Salvo por circunstancias excepcionales, los países no desaparecen. Una guerra, una anexión, un proceso revolucionario, pueden hacer que un país, o, más bien su nomenclatura, deje de existir o pase a ser parte de otro territorio. Quedarán allí sus hábitos culturales, sus diferentes lenguas, sus próceres profanados y sus poblaciones más o menos asimiladas a la nueva situación.

Más frecuente, aunque no tanto, es que los lazos comunitarios -aquellos signos que hacen a la vida social y cultural de un país- se debiliten, a punto tal que pongan su propia existencia en discusión. Hace demasiado tiempo, que la Argentina está en esta segunda situación. Por muchas razones y con diferente peso en la responsabilidad, nuestro lazo social se ha debilitado lo suficiente como para hacernos dudar de las posibilidades de su restauración. La falta de diálogo, las dificultades para encontrar políticas estables, la construcción dicotómica y totalizante de los campos culturales y sociales, la consolidación en el tiempo de enormes espacios de desigualdad y un discurso político autoreferencial y alejado del pulso ciudadano, han conformado un escenario de falta de afecto por lo común y de confianza en el otro, que debilitaron el sentido de comunidad.

Por razones institucionales, el peso de la mayor responsabilidad de este estado de cosas recae naturalmente sobre quienes administran los asuntos públicos; pero al tratarse de una manifestación más amplia y extendida y que reclama ser vista y analizada como un fenómeno de naturaleza cultural, el compromiso es compartido necesariamente con el resto de la sociedad.

Hoy, esta desintegración se manifestó ostensiblemente en dos momentos: uno protagonizado por los decisores políticos y, otro, por la opinión pública.
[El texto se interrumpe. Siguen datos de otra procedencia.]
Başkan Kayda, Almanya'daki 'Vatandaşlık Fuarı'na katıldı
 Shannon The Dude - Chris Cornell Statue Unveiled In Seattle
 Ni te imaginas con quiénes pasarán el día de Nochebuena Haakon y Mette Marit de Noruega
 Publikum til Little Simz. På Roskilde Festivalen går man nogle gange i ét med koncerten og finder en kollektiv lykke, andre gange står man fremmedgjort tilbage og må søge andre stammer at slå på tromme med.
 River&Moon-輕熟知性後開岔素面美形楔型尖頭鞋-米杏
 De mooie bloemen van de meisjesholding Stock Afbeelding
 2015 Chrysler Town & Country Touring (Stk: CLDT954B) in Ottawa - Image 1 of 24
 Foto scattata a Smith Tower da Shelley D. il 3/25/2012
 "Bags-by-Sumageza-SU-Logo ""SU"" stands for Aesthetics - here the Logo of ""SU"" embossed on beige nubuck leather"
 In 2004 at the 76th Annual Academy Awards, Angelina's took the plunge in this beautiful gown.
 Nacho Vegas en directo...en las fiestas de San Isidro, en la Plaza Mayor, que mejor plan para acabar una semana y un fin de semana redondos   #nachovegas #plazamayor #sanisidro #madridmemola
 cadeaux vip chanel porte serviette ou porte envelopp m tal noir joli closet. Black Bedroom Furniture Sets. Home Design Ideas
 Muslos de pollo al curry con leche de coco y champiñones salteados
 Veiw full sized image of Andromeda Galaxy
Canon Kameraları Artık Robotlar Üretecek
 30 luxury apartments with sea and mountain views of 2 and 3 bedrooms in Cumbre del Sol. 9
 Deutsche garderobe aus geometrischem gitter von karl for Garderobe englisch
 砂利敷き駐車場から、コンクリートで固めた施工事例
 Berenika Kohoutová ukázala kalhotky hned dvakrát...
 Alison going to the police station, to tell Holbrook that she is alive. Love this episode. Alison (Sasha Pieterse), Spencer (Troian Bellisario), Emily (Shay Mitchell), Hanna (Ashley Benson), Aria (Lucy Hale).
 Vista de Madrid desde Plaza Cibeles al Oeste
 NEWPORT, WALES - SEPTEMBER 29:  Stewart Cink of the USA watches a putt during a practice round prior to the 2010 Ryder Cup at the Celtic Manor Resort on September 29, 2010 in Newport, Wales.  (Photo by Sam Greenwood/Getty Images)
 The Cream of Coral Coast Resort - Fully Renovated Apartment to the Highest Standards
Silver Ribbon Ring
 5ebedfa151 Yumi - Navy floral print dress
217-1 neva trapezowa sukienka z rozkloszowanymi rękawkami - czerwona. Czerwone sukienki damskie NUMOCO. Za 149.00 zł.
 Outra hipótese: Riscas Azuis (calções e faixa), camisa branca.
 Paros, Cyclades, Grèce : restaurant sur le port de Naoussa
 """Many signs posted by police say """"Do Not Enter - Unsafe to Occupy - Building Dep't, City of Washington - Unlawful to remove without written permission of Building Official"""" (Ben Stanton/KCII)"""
La versión 2022 del Censo viene con aditivos. Su posposición por la pandemia más algunos equívocos suscitados por una comunicación no del todo aceitada, generaron un clima particular que dio espacio a que parte de la opinión pública expresara, en redes y también en otros foros, una serie de críticas marcadas por la hipótesis de la desintegración. El Censo tiene, claramente, algunos puntos atacables desde su confección y resulta claro que tuvo serios problemas de cobertura. Existe un sesgo que confirma la tendencia a sobreestimar la cuestión identitaria desde un temperamento específico, y, en sentido técnico, algunas de las preguntas están mal formuladas y no son todo lo excluyente que debieran, o no contemplan situaciones que son hoy muy habituales, sobre todo en la dimensión educativa. Por otro lado, la trazabilidad de los datos con la posibilidad de vincularlos con la identidad de los ciudadanos es también un problema serio. Como toda herramienta de recolección de datos es perfectible y está allí para la discusión pública (hubiese sido interesante una instancia de deliberación más allá de las seguras pruebas piloto que se hicieron), pero, en realidad, la actitud de la crítica, salvo honrosas excepciones, no pasó por allí. Se prefiere optar por visiones apocalípticas, cargadas de moralización, que se usan más para hablar del lugar correcto del emisor que sobre la cosa misma. Así, se instaló muy rápidamente una evaluación sobre- ideologizada del censo y la Argentina desintegrada apareció para indignarse y repudiar la actividad censal de un modo total. En lugar de una herramienta estadística necesaria, una porción de la opinión pública prefirió mirar el Censo como una continuación de las políticas populistas del gobierno y cerrarse ideológicamente de un modo infantil y desmedido. Desde tratar mal a los censistas hasta imaginar complejos esquemas de inteligencia pergeñados por La Cámpora, el menú de críticas incluyó desde molestarse por el feriado hasta ufanarse de no contestar o falsear los datos. La imposibilidad de distinguir la importancia y la densidad entre las cosas y el hecho de no poder contener la dimensión emocional frente a cualquier cosa que se lleve adelante desde el gobierno o desde el Estado terminó armando un escenario más bien patético que colabora muy poco con la convivencia democrática.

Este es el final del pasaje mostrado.